## Gegebene Daten
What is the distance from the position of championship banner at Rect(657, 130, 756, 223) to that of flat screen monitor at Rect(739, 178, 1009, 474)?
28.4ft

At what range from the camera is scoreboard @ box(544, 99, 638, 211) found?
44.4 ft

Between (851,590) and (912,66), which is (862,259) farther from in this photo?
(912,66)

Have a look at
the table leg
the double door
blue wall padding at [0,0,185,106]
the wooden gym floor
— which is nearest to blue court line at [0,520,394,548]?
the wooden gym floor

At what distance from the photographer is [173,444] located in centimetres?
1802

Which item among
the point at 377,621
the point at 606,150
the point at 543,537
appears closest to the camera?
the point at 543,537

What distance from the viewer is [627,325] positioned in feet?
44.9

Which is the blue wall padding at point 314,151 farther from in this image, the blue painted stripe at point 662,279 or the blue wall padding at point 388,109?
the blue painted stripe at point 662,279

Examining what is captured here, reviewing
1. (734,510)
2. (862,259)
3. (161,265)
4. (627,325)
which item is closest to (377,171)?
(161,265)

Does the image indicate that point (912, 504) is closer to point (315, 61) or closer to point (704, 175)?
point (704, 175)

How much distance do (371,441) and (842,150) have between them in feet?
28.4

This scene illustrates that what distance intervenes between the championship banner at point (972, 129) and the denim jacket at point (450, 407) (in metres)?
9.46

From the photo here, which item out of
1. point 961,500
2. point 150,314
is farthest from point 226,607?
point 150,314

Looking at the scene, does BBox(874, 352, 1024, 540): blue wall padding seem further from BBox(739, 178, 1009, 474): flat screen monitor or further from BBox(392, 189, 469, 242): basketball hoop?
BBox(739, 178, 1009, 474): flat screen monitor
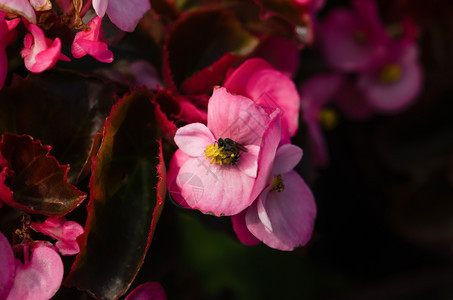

## Aufgabenstellung
Übertrage sämtliche Zeilen der obigen Datensätze ohne Leerzeilen in eine Markdown-Tabelle mit den Spalten „Nr.“ für die fortlaufende Zeilennummer und „Zeile“ für den Zeileninhalt. Lass die Bilder dabei weg.

## Antwort
| Nr. | Zeile |
|---|---|
| 1 | What is the distance from the position of championship banner at Rect(657, 130, 756, 223) to that of flat screen monitor at Rect(739, 178, 1009, 474)? |
| 2 | 28.4ft |
| 3 | At what range from the camera is scoreboard @ box(544, 99, 638, 211) found? |
| 4 | 44.4 ft |
| 5 | Between (851,590) and (912,66), which is (862,259) farther from in this photo? |
| 6 | (912,66) |
| 7 | Have a look at |
| 8 | the table leg |
| 9 | the double door |
| 10 | blue wall padding at [0,0,185,106] |
| 11 | the wooden gym floor |
| 12 | — which is nearest to blue court line at [0,520,394,548]? |
| 13 | the wooden gym floor |
| 14 | At what distance from the photographer is [173,444] located in centimetres? |
| 15 | 1802 |
| 16 | Which item among |
| 17 | the point at 377,621 |
| 18 | the point at 606,150 |
| 19 | the point at 543,537 |
| 20 | appears closest to the camera? |
| 21 | the point at 543,537 |
| 22 | What distance from the viewer is [627,325] positioned in feet? |
| 23 | 44.9 |
| 24 | Which is the blue wall padding at point 314,151 farther from in this image, the blue painted stripe at point 662,279 or the blue wall padding at point 388,109? |
| 25 | the blue painted stripe at point 662,279 |
| 26 | Examining what is captured here, reviewing |
| 27 | 1. (734,510) |
| 28 | 2. (862,259) |
| 29 | 3. (161,265) |
| 30 | 4. (627,325) |
| 31 | which item is closest to (377,171)? |
| 32 | (161,265) |
| 33 | Does the image indicate that point (912, 504) is closer to point (315, 61) or closer to point (704, 175)? |
| 34 | point (704, 175) |
| 35 | How much distance do (371,441) and (842,150) have between them in feet? |
| 36 | 28.4 |
| 37 | This scene illustrates that what distance intervenes between the championship banner at point (972, 129) and the denim jacket at point (450, 407) (in metres)? |
| 38 | 9.46 |
| 39 | From the photo here, which item out of |
| 40 | 1. point 961,500 |
| 41 | 2. point 150,314 |
| 42 | is farthest from point 226,607? |
| 43 | point 150,314 |
| 44 | Looking at the scene, does BBox(874, 352, 1024, 540): blue wall padding seem further from BBox(739, 178, 1009, 474): flat screen monitor or further from BBox(392, 189, 469, 242): basketball hoop? |
| 45 | BBox(739, 178, 1009, 474): flat screen monitor |